The following information was obtained from modern sources: Alexander Korda himself conceived the ending as "Percy" and his wife see England from their ship. Korda intended Charles Laughton to play the role of "Percy." Shooting began in September 1934, under the direction of Rowland Brown, who was replaced after a few days by producer Korda before Harold Young was assigned to take over direction. Modern sources add to the cast Roy Meredith (Viscount de Tournay), Billy Shine (An aristocrat), Brember Wills (Doman), Kenneth Kove ('Codlin,' a fisherman), Renee Macredy (Lady Q), Philip Strange, Carl Harbord, Philip Desborough, Hugh Dempster, Peter Evan Thomas, Derrick De Marney (Members of the Pimpernel League), Harry Terry ('Renad'), Douglas Stewart ('Merieres'), Arthur Hambling (Captain of the Guard) and credit Bernard Browne as assistant photographer.

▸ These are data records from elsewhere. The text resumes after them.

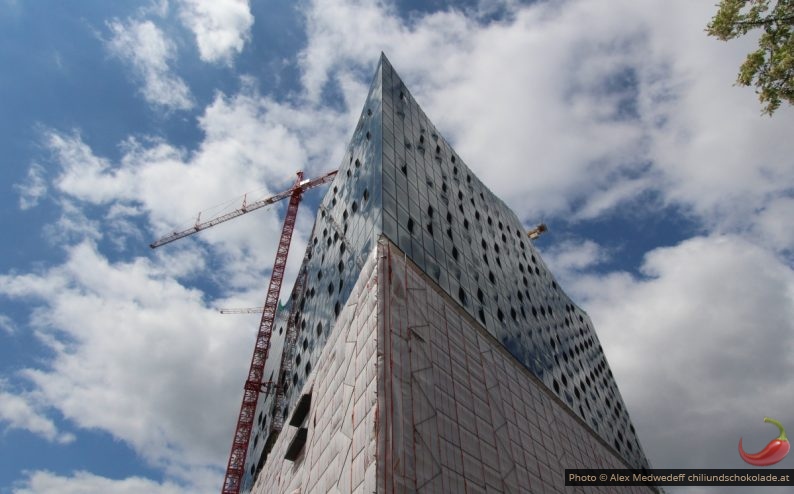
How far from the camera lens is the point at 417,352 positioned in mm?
11867

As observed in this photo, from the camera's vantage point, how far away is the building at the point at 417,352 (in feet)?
34.9

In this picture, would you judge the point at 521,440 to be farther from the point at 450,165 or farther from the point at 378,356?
the point at 450,165

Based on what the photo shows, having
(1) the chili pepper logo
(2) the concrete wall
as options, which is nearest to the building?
(2) the concrete wall

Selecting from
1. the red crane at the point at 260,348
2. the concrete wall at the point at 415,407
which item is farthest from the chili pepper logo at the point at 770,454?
the red crane at the point at 260,348

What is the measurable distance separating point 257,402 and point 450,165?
21268 millimetres

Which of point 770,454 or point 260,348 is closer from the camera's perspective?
point 770,454

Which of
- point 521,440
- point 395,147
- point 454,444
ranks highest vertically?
point 395,147

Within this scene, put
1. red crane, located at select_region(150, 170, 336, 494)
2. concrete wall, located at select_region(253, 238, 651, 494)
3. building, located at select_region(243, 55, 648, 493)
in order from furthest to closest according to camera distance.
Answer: red crane, located at select_region(150, 170, 336, 494), building, located at select_region(243, 55, 648, 493), concrete wall, located at select_region(253, 238, 651, 494)

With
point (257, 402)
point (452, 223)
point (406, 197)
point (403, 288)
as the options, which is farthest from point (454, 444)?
point (257, 402)

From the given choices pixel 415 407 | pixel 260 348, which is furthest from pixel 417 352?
pixel 260 348

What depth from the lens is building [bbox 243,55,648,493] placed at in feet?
34.9

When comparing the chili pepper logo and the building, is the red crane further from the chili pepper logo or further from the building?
the chili pepper logo

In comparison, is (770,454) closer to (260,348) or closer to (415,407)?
(415,407)

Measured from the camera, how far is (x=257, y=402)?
32781mm
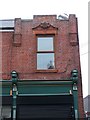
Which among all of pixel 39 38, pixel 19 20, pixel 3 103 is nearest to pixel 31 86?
pixel 3 103

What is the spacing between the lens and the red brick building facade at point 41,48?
13773mm

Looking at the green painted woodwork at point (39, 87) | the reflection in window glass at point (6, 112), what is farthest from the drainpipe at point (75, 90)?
the reflection in window glass at point (6, 112)

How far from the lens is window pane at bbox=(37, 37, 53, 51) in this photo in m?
14.4

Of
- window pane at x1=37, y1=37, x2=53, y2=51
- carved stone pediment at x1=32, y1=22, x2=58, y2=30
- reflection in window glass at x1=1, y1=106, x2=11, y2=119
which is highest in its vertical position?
carved stone pediment at x1=32, y1=22, x2=58, y2=30

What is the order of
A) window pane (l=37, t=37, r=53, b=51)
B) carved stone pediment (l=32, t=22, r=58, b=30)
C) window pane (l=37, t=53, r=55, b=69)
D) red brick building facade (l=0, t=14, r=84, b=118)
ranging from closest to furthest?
red brick building facade (l=0, t=14, r=84, b=118) → window pane (l=37, t=53, r=55, b=69) → window pane (l=37, t=37, r=53, b=51) → carved stone pediment (l=32, t=22, r=58, b=30)

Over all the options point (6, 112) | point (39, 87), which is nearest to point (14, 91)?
point (6, 112)

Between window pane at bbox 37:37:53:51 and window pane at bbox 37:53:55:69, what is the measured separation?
1.05 feet

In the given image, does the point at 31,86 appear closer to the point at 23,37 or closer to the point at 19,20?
the point at 23,37

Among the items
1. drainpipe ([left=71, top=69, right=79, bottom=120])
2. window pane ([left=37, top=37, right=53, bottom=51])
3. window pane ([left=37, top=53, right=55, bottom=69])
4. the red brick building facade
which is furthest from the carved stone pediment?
drainpipe ([left=71, top=69, right=79, bottom=120])

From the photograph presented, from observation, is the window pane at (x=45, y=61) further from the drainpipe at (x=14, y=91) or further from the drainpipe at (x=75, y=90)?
the drainpipe at (x=14, y=91)

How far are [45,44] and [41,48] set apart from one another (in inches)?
11.7

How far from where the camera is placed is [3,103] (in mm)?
12961

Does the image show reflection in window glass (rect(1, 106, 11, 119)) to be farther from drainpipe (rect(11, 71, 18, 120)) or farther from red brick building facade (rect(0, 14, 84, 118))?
red brick building facade (rect(0, 14, 84, 118))

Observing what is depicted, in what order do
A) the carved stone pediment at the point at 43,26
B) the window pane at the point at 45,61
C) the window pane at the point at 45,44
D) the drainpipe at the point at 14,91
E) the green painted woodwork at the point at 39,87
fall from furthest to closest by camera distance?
1. the carved stone pediment at the point at 43,26
2. the window pane at the point at 45,44
3. the window pane at the point at 45,61
4. the green painted woodwork at the point at 39,87
5. the drainpipe at the point at 14,91
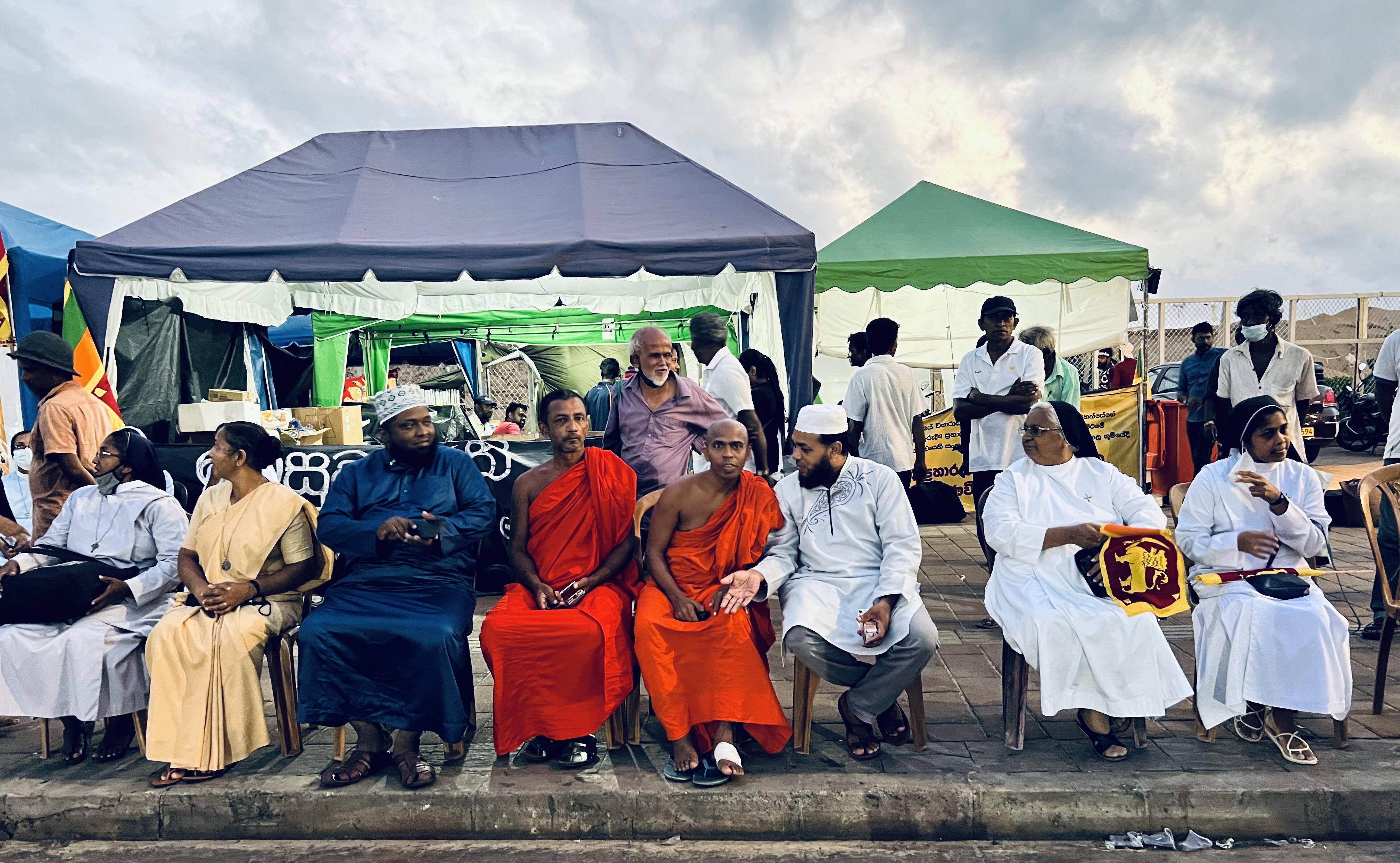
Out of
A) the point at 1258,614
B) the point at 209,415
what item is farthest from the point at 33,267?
the point at 1258,614

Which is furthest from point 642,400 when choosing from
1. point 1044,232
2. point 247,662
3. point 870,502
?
point 1044,232

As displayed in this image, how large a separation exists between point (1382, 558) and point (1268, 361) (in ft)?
6.37

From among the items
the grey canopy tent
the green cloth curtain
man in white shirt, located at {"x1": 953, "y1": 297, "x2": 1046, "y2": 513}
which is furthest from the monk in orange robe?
the green cloth curtain

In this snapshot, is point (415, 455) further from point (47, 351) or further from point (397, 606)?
point (47, 351)

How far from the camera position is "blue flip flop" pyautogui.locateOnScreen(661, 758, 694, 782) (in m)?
3.15

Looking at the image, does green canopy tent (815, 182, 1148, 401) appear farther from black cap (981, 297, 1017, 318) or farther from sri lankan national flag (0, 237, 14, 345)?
sri lankan national flag (0, 237, 14, 345)

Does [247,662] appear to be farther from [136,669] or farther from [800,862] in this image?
[800,862]

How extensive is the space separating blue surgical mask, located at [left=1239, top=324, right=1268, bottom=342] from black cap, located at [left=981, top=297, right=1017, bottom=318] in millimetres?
1486

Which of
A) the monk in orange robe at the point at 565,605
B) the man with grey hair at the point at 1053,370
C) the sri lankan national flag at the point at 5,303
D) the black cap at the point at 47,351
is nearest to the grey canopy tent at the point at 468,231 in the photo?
the sri lankan national flag at the point at 5,303

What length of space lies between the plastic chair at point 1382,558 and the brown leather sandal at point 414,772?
366cm

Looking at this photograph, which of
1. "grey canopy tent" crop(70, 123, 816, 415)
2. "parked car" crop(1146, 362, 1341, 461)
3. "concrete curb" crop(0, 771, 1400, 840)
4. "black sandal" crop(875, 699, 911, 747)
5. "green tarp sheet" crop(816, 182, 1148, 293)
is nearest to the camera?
"concrete curb" crop(0, 771, 1400, 840)

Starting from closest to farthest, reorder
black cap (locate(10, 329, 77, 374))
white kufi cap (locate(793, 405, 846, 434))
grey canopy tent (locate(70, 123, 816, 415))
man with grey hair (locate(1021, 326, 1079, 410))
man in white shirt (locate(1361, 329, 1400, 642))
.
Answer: white kufi cap (locate(793, 405, 846, 434))
man in white shirt (locate(1361, 329, 1400, 642))
black cap (locate(10, 329, 77, 374))
man with grey hair (locate(1021, 326, 1079, 410))
grey canopy tent (locate(70, 123, 816, 415))

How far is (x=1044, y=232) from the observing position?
8.55 m

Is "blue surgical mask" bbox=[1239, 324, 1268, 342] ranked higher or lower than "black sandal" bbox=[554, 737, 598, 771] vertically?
higher
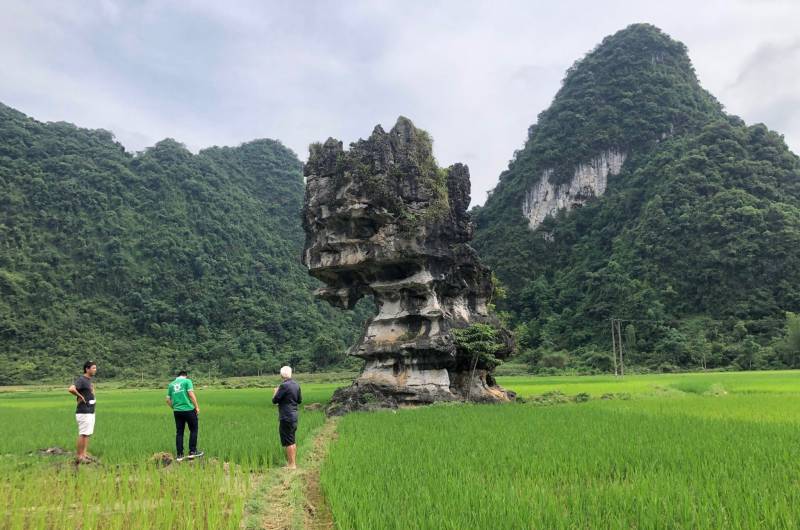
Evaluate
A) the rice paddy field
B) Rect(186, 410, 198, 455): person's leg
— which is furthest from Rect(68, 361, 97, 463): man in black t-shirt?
Rect(186, 410, 198, 455): person's leg

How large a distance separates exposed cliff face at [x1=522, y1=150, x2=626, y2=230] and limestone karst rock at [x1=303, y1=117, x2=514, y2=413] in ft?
200

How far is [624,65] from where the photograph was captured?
87188 millimetres

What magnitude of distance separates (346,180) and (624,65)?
273ft

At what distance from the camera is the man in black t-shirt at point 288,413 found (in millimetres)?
7895

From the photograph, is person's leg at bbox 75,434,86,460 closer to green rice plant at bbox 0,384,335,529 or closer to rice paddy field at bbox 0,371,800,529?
green rice plant at bbox 0,384,335,529

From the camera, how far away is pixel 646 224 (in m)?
59.2

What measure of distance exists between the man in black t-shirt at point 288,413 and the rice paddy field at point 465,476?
36cm

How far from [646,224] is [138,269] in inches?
2385

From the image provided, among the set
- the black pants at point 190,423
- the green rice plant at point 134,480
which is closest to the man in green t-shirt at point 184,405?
the black pants at point 190,423

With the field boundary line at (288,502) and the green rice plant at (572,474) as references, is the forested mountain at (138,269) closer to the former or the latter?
the green rice plant at (572,474)

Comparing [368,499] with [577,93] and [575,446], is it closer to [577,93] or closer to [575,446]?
[575,446]

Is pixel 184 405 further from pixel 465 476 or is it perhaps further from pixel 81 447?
pixel 465 476

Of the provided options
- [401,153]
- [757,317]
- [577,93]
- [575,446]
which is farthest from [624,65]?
[575,446]

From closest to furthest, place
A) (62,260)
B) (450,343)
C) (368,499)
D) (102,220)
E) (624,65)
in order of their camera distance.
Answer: (368,499) < (450,343) < (62,260) < (102,220) < (624,65)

In 1941, Leslie Howard starred, produced and directed an updated version of The Scarlet Pimpernel, entitled Mr. V, but released in the U.S. as Pimpernel Smith. Korda later oversaw two other films of The Scarlet Pimpernel, a sequel, The Return of the Scarlet Pimpernel in 1938 with Barry K. Barnes and directed by Hans Schwartz, and The Elusive Pimpernel in 1950, starring David Niven and directed by Michael Powell, who had wanted to make it into a musical.
Other film versions of The Scarlet Pimpernel include a 1917 Fox picture starring Dustin Farnum and directed by Richard Stanton (see AFI Catalog of Feature Films, 1911-20), and its sequel, The Elusive Pimpernel, a 1919 British production by Stoll Pictures, directed by Maurice Elvey and starring Cecil Humphreys. A 1928 British and Dominions production starring Matheson Lang and directed by T. Hayes Hunter was entitled alternately The Scarlet Pimpernel, The Scarlet Daredevil and The Triumph of the Scarlet Pimpernel. Television versions have included a 1955-56 British series, The Adventures of the Scarlet Pimpernel, staring Marius Goring; a 1960 CBS telefeature on Family Classics titled The Scarlet Pimpernel, starring Michael Rennie and Maureen O'Hara; Battle of Wits, a 1973 British Anglia production for Great Mysteries, with Ian Bannen and Brewster Mason; and a 1982 CBS production The Scarlet Pimpernel, directed by Clive Donner and starring Anthony Andrews.